Tenant absolument à la « pertinence de la dépense publique », Daniel Mukoko a en outre exigé des soubassements justificatifs de l’utilisation des 500.000.000 Fc mis à la disposition de la SCPT en date du 13 avril 2013. « Il s’avère que la SCPT estime que ce montant est insuffisant pour rencontrer les besoins liés à l’inauguration prévue incessamment de la station d’atterrage », s’étonne avec amertume le vice-Premier ministre Mukoko. Dans la note explicative de l’utilisation des fonds pour la station d’atterrage de Muanda, datée du 22 mai 2013 et adressée au ministre de PT et NTIC, l’ADG Placide Mbatika renseigne que « la colocation (équipement et installation) 151.564 Usd, le paiement pour la contre-expertise technique GETS avant la mise en service 123.356,52 Usd, … aménagement showroom Hôtel des postes 65.000 Usd (?) et jardin station d’atterrage 17.000 Usd (au titre d’avance)». Plus loin, dans une formule lapidaire, l’ADG a.i. annonce que « le solde, soit 100.626,10 Usd, a été réservé pour les autres travaux à réaliser avant la mise en service ». Ce qui a, sans doute, mis la puce à l’oreille du VPM Mukoko Samba.

Comment, en effet, garder par devers les caisses 100.000 USD pour des dépenses non justifiées et en demander davantage du Trésor public ? Seule la SCPT en détient le secret.

Ni interpellation, ni sanctions

Face à ce tableau apocalyptique qui a produit comme conséquence néfaste l’absence du haut débit sur différents terminaux, des sanctions devraient s’en suivre. Curieusement, l’appareil judicaire semble grippé au point qu’aucune information judiciaire n’est à l’ordre du jour. Les magistrats auraient-ils reçu injonction de ne point fouiner sur la gestion de la fibre optique ? Tous les observateurs répondent par la négative d’autant plus que les autorités du pays, en cette matière – tant le chef de l’Etat que le Premier ministre – sont déterminés à éradiquer des écarts du genre dans la gestion des finances publiques.

Au regard des conséquences qui en résultent à travers la qualité douteuse de la pose du câble et de son utilisation future par les Congolais, l’Etat en sortirait perdant.

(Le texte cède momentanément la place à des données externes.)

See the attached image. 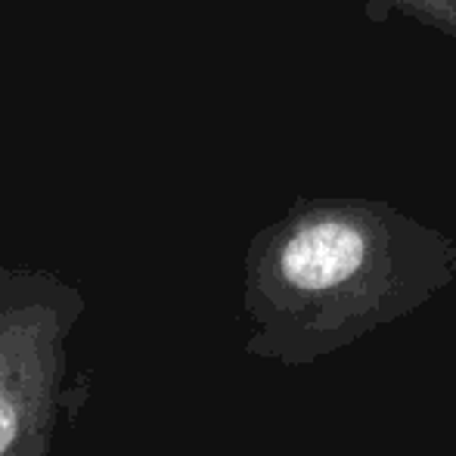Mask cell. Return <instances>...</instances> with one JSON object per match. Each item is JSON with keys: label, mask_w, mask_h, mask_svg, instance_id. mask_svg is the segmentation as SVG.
Masks as SVG:
<instances>
[{"label": "cell", "mask_w": 456, "mask_h": 456, "mask_svg": "<svg viewBox=\"0 0 456 456\" xmlns=\"http://www.w3.org/2000/svg\"><path fill=\"white\" fill-rule=\"evenodd\" d=\"M456 276V240L388 202L301 199L252 240L246 351L307 366L416 314Z\"/></svg>", "instance_id": "cell-1"}, {"label": "cell", "mask_w": 456, "mask_h": 456, "mask_svg": "<svg viewBox=\"0 0 456 456\" xmlns=\"http://www.w3.org/2000/svg\"><path fill=\"white\" fill-rule=\"evenodd\" d=\"M382 4L397 6L444 35H456V0H382Z\"/></svg>", "instance_id": "cell-3"}, {"label": "cell", "mask_w": 456, "mask_h": 456, "mask_svg": "<svg viewBox=\"0 0 456 456\" xmlns=\"http://www.w3.org/2000/svg\"><path fill=\"white\" fill-rule=\"evenodd\" d=\"M87 301L50 271L0 267V456H53L91 397L72 370Z\"/></svg>", "instance_id": "cell-2"}]
</instances>
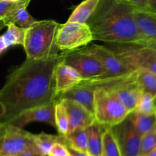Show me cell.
Instances as JSON below:
<instances>
[{
	"label": "cell",
	"instance_id": "cell-9",
	"mask_svg": "<svg viewBox=\"0 0 156 156\" xmlns=\"http://www.w3.org/2000/svg\"><path fill=\"white\" fill-rule=\"evenodd\" d=\"M133 72L148 70L156 74V50L147 46L132 45L114 51Z\"/></svg>",
	"mask_w": 156,
	"mask_h": 156
},
{
	"label": "cell",
	"instance_id": "cell-13",
	"mask_svg": "<svg viewBox=\"0 0 156 156\" xmlns=\"http://www.w3.org/2000/svg\"><path fill=\"white\" fill-rule=\"evenodd\" d=\"M60 101L65 106L68 115V133L79 128L89 127L95 121L93 114L78 102L67 99Z\"/></svg>",
	"mask_w": 156,
	"mask_h": 156
},
{
	"label": "cell",
	"instance_id": "cell-1",
	"mask_svg": "<svg viewBox=\"0 0 156 156\" xmlns=\"http://www.w3.org/2000/svg\"><path fill=\"white\" fill-rule=\"evenodd\" d=\"M65 53L39 60L26 59L7 76L0 88V122L9 123L29 108L55 103L56 66Z\"/></svg>",
	"mask_w": 156,
	"mask_h": 156
},
{
	"label": "cell",
	"instance_id": "cell-38",
	"mask_svg": "<svg viewBox=\"0 0 156 156\" xmlns=\"http://www.w3.org/2000/svg\"><path fill=\"white\" fill-rule=\"evenodd\" d=\"M8 1H11V2H17V1H19V0H8Z\"/></svg>",
	"mask_w": 156,
	"mask_h": 156
},
{
	"label": "cell",
	"instance_id": "cell-12",
	"mask_svg": "<svg viewBox=\"0 0 156 156\" xmlns=\"http://www.w3.org/2000/svg\"><path fill=\"white\" fill-rule=\"evenodd\" d=\"M33 122L46 123L56 127L55 103L41 105L25 110L11 120L9 123L18 127L24 128L26 125Z\"/></svg>",
	"mask_w": 156,
	"mask_h": 156
},
{
	"label": "cell",
	"instance_id": "cell-36",
	"mask_svg": "<svg viewBox=\"0 0 156 156\" xmlns=\"http://www.w3.org/2000/svg\"><path fill=\"white\" fill-rule=\"evenodd\" d=\"M5 27H6V24L5 23L4 20H3L2 18H0V30L2 28H4Z\"/></svg>",
	"mask_w": 156,
	"mask_h": 156
},
{
	"label": "cell",
	"instance_id": "cell-40",
	"mask_svg": "<svg viewBox=\"0 0 156 156\" xmlns=\"http://www.w3.org/2000/svg\"><path fill=\"white\" fill-rule=\"evenodd\" d=\"M89 156H91V155H89Z\"/></svg>",
	"mask_w": 156,
	"mask_h": 156
},
{
	"label": "cell",
	"instance_id": "cell-11",
	"mask_svg": "<svg viewBox=\"0 0 156 156\" xmlns=\"http://www.w3.org/2000/svg\"><path fill=\"white\" fill-rule=\"evenodd\" d=\"M120 156H139L142 136L137 132L129 117L112 127Z\"/></svg>",
	"mask_w": 156,
	"mask_h": 156
},
{
	"label": "cell",
	"instance_id": "cell-32",
	"mask_svg": "<svg viewBox=\"0 0 156 156\" xmlns=\"http://www.w3.org/2000/svg\"><path fill=\"white\" fill-rule=\"evenodd\" d=\"M8 48H9V47H8L5 41L3 39L2 36H0V55Z\"/></svg>",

Tout compte fait, le projet de la fibre a été un fiasco sur toute la ligne. Les tracés de Muanda voire celui de Kinshasa-Kikwit, surfacturés à souhait entre 75.000 USD et 100.000 USD par kilomètres, pèseraient également sur le Trésor public. Plusieurs centaines de millions USD d’Exim Bank devront cependant être remboursés à l’échéance.

A l’allure où fonctionne le haut débit congolais, il serait hasardeux d’affirmer que les générations futures seront épargnées de porter le poids de cette créance. Les quelques rares sociétés qui ont cru au projet menacent déjà de solliciter des solutions palliatives. Global et MTN du Congo-Brazza auraient déjà exprimé leur ras-le-bol.

Des poursuites devront viser l’obligation de transparence et de responsabilité. Le préjudice est énorme pour le Trésor public, appelé à payer plus de 300 millions USD à échéance, sans que le haut débit n’ait été effectif au bénéfice des usagers. De la même façon aussi, la relance de la SCPT devient-elle hypothétique voire sans issue.

Toute l’euphorie suscitée auprès des employés n’aura été que cosmétique, éphémère. Sous le soleil de la SCPT, rien de nouveau ! Les téléphones portables et les ordinateurs attendront encore longtemps pour accéder au haut débit. Quant au Trésor public, il paiera une créance qui a porté bonheur à des individus que la justice continue à couvrir. Un faisceau intéressant d’informations aurait pu rassurer tout le monde, à la suite d’un audit qui n’a plus été mené. Au nom de la loi, des coupables doivent payer du grand forfait causé à la République.